Dick O'Connell - Removal From Power

Removal From Power

But O'Connell's tenure with the Red Sox and his baseball career were about to come to an end. Tom Yawkey, who trusted O'Connell to be his top executive, died of leukemia on July 9, 1976. His wife, Jean, was an ally of Sullivan, who was still with the Red Sox as amateur scouting director. She criticized O'Connell's player transactions, his willingness to negotiate with potential free agents Fisk, Lynn and Burleson, and his attempted big-money purchase of Rollie Fingers and Joe Rudi from the Oakland A's in June 1976 (vetoed within days by Commissioner of Baseball Bowie Kuhn). When she put the club up for sale in 1977, she chose Sullivan's ownership group, and then fired O'Connell as GM — in favor of Sullivan — after the Red Sox finished 2½ games behind the New York Yankees in the pennant race.

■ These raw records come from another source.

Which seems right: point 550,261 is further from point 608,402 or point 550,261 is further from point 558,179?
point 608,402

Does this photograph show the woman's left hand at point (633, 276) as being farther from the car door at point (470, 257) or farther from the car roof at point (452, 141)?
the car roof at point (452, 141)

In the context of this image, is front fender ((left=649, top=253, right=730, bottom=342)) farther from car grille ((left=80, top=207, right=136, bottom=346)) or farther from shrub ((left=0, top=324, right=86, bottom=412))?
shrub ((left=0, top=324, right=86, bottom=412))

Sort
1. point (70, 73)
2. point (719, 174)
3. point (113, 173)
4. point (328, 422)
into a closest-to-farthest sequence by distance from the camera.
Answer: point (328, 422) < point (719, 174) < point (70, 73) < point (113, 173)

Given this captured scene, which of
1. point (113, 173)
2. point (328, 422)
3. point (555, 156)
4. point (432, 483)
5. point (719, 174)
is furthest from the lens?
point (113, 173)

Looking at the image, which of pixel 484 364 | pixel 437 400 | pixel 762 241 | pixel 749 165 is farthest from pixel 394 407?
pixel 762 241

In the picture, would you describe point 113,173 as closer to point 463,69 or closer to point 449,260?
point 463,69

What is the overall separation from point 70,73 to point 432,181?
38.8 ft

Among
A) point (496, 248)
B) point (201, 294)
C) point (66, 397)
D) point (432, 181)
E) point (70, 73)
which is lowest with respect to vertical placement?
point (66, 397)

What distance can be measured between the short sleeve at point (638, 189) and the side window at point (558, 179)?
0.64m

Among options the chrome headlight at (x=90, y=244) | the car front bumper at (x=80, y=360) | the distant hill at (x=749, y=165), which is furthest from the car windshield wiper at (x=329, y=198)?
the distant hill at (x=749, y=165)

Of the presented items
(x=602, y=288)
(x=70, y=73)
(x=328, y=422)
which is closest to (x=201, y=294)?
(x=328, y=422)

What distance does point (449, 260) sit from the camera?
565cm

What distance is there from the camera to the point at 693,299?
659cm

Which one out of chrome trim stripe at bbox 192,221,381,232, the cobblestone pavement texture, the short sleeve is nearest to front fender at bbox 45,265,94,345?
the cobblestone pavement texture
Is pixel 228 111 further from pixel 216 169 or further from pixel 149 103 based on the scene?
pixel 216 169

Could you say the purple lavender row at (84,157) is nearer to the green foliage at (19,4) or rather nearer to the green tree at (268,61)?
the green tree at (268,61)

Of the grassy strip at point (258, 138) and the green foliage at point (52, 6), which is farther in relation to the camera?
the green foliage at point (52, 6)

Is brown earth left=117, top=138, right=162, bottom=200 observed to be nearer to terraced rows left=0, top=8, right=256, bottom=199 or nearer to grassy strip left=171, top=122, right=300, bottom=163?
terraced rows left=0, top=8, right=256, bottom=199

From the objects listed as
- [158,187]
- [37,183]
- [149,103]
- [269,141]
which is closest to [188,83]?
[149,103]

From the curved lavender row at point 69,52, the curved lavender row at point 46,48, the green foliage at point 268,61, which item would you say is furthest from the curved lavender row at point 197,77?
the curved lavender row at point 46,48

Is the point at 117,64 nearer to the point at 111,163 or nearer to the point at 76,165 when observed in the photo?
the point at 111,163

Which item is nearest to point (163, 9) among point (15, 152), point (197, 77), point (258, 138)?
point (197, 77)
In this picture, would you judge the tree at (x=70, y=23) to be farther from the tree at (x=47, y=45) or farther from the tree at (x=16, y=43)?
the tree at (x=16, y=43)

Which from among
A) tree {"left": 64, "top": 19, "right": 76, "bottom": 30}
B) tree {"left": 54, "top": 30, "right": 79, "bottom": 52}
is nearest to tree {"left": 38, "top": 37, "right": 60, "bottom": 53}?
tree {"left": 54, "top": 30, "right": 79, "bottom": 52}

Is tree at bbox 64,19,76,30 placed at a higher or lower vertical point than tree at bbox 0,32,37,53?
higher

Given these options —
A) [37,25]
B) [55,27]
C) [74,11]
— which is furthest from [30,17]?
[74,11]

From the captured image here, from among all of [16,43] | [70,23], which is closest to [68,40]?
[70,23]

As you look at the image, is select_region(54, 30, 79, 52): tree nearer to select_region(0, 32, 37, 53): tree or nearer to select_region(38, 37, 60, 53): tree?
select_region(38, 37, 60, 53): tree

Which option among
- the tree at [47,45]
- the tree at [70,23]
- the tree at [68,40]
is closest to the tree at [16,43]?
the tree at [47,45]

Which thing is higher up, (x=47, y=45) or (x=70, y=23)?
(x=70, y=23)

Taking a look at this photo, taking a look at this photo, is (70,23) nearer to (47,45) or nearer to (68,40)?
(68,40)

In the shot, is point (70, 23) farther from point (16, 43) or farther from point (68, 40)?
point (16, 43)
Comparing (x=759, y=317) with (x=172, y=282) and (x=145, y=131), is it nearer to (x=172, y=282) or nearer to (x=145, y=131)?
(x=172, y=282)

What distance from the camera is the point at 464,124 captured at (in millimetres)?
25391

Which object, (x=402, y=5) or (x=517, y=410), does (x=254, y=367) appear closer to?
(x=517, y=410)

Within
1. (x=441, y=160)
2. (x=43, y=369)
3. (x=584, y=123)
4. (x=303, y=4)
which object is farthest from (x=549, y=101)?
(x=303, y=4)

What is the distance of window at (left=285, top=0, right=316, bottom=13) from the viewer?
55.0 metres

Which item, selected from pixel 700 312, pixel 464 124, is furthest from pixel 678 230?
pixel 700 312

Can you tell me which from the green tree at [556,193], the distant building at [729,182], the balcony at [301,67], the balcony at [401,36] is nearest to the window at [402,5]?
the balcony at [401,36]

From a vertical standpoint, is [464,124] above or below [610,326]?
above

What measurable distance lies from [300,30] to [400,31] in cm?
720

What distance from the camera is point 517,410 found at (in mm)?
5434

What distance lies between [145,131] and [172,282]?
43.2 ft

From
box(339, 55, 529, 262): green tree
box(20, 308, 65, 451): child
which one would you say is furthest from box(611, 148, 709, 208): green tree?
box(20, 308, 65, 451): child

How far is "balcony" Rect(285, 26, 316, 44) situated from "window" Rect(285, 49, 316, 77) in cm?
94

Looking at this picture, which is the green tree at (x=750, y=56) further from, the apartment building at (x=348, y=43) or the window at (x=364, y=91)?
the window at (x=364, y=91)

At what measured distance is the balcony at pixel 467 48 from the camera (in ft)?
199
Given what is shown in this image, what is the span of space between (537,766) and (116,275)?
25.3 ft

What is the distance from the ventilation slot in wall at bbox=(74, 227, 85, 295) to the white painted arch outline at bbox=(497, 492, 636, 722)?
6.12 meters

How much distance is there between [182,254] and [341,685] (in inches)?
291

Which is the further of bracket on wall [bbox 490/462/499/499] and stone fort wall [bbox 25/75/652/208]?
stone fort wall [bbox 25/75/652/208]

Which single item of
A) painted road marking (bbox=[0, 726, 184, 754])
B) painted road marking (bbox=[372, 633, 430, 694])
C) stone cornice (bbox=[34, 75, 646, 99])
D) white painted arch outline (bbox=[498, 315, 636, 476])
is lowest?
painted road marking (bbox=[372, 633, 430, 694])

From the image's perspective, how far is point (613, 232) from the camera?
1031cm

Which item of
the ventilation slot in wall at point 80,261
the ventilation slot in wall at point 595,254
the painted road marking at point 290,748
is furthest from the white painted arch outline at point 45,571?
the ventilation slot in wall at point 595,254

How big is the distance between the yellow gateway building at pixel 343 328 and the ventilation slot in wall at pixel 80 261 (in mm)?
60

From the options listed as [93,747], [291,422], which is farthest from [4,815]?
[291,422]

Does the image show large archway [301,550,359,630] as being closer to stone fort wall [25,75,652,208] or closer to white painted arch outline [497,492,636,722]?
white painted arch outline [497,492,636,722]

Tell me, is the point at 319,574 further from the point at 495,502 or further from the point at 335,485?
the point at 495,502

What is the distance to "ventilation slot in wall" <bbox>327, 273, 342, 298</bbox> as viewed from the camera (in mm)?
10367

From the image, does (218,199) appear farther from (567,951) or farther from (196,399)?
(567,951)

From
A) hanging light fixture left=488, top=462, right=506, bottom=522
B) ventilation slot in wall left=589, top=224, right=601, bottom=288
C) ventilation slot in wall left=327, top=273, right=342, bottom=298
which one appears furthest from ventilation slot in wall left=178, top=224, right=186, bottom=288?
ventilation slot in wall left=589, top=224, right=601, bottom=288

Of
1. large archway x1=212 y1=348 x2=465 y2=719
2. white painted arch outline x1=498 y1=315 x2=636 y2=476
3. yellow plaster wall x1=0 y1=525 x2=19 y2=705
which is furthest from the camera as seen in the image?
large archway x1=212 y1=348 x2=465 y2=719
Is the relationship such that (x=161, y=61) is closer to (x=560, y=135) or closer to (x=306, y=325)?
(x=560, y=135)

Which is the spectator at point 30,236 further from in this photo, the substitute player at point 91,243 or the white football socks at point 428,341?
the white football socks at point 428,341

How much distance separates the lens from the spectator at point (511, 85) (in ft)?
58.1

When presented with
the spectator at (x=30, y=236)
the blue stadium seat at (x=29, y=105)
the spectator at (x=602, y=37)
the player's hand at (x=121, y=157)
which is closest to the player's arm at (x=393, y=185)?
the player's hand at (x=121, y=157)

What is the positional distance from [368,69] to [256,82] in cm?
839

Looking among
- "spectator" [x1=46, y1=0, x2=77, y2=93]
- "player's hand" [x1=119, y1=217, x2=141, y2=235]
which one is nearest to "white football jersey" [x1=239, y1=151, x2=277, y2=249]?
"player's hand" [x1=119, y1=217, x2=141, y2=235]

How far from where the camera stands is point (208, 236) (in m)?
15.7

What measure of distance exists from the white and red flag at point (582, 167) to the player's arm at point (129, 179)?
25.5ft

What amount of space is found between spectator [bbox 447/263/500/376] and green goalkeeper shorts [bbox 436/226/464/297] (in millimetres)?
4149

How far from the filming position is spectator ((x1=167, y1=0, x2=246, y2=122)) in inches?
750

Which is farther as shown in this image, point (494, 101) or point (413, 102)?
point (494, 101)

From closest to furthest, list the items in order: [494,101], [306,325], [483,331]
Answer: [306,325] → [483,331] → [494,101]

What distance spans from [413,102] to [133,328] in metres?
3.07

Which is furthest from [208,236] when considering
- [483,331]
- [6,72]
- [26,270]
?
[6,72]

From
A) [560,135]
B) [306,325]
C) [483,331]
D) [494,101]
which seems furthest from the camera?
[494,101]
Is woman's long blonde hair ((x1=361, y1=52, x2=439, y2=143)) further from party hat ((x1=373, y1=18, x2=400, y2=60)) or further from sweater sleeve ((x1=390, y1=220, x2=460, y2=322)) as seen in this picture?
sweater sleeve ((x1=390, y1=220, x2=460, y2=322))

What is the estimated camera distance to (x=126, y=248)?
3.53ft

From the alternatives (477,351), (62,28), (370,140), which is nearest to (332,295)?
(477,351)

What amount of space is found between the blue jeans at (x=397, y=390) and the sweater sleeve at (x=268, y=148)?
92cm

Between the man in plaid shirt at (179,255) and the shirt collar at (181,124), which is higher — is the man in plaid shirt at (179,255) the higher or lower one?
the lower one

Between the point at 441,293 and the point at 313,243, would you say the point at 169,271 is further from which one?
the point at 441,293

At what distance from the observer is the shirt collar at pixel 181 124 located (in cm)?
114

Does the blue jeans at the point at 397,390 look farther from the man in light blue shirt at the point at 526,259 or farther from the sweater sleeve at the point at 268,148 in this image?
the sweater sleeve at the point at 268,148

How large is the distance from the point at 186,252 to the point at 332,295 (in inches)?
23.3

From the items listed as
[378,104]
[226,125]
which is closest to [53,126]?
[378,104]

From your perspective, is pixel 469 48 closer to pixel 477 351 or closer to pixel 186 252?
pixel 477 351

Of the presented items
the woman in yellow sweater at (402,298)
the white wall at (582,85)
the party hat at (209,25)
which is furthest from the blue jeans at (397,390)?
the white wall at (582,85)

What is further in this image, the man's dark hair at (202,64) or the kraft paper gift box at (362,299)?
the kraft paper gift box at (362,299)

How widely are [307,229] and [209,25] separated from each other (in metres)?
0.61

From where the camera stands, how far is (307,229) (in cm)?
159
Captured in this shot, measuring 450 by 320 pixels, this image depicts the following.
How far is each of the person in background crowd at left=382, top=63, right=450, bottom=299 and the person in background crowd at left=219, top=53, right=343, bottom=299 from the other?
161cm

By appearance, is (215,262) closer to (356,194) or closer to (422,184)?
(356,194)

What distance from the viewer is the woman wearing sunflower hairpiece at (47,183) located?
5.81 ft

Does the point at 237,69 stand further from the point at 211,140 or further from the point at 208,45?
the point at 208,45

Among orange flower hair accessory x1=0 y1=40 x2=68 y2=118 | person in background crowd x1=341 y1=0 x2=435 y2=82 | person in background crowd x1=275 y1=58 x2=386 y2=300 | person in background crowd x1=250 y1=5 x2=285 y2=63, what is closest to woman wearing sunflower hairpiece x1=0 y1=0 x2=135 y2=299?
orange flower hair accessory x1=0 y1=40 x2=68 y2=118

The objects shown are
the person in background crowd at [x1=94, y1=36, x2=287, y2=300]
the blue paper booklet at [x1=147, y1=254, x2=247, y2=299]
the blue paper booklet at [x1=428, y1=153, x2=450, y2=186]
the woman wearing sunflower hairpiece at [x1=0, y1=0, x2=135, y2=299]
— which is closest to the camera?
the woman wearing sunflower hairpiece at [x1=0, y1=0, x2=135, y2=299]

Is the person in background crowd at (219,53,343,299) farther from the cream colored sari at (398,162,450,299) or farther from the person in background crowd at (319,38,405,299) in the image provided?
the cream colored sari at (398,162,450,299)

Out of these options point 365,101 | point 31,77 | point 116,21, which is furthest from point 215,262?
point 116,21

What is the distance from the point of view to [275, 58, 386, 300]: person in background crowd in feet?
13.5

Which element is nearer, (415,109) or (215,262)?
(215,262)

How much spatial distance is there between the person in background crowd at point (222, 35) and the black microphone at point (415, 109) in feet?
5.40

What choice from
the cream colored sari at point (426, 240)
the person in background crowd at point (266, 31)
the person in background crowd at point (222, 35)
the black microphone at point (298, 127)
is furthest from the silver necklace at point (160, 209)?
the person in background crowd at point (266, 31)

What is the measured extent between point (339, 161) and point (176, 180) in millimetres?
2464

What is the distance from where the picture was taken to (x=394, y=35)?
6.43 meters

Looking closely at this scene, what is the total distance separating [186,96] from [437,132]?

The firing ended O'Connell's baseball career, although almost six years later, on June 6, 1983, a bizarre postscript was added. A power struggle broke out among the Red Sox ownership group, and one of the general partners, Edward "Buddy" LeRoux, staged a coup d'état. LeRoux announced a takeover of the Red Sox, and fired Sullivan, his fellow general partner, from the GM role. Surprisingly, he unveiled O'Connell, then 68, as his choice to lead the team — the first time O'Connell set foot inside Fenway Park since his 1977 dismissal. But LeRoux' "coup" was halted by court order, and Sullivan remained in power.

Over time, however, O'Connell and the Red Sox mended fences and he was admitted to the Boston Red Sox Hall of Fame in 1997. Pundits hailed him as the architect who most helped to create Red Sox Nation by bringing the team back from near-irrelevance in 1967.

By the time of his death, at age 87 on August 18, 2002, in Lexington, Massachusetts, O'Connell was recognized as one of the most important men in Red Sox annals.